- Problem:
Copy out only those lines running from the line with "Roderick in 1986." to the end of the listing, keeping each one exactly as it is.

━━━ Supplied material

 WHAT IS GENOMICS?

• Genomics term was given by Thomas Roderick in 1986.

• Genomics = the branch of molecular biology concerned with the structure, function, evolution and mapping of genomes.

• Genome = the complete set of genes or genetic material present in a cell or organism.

━━━━━━

- Response to the task:
• Genomics term was given by Thomas Roderick in 1986.

• Genomics = the branch of molecular biology concerned with the structure, function, evolution and mapping of genomes.

• Genome = the complete set of genes or genetic material present in a cell or organism.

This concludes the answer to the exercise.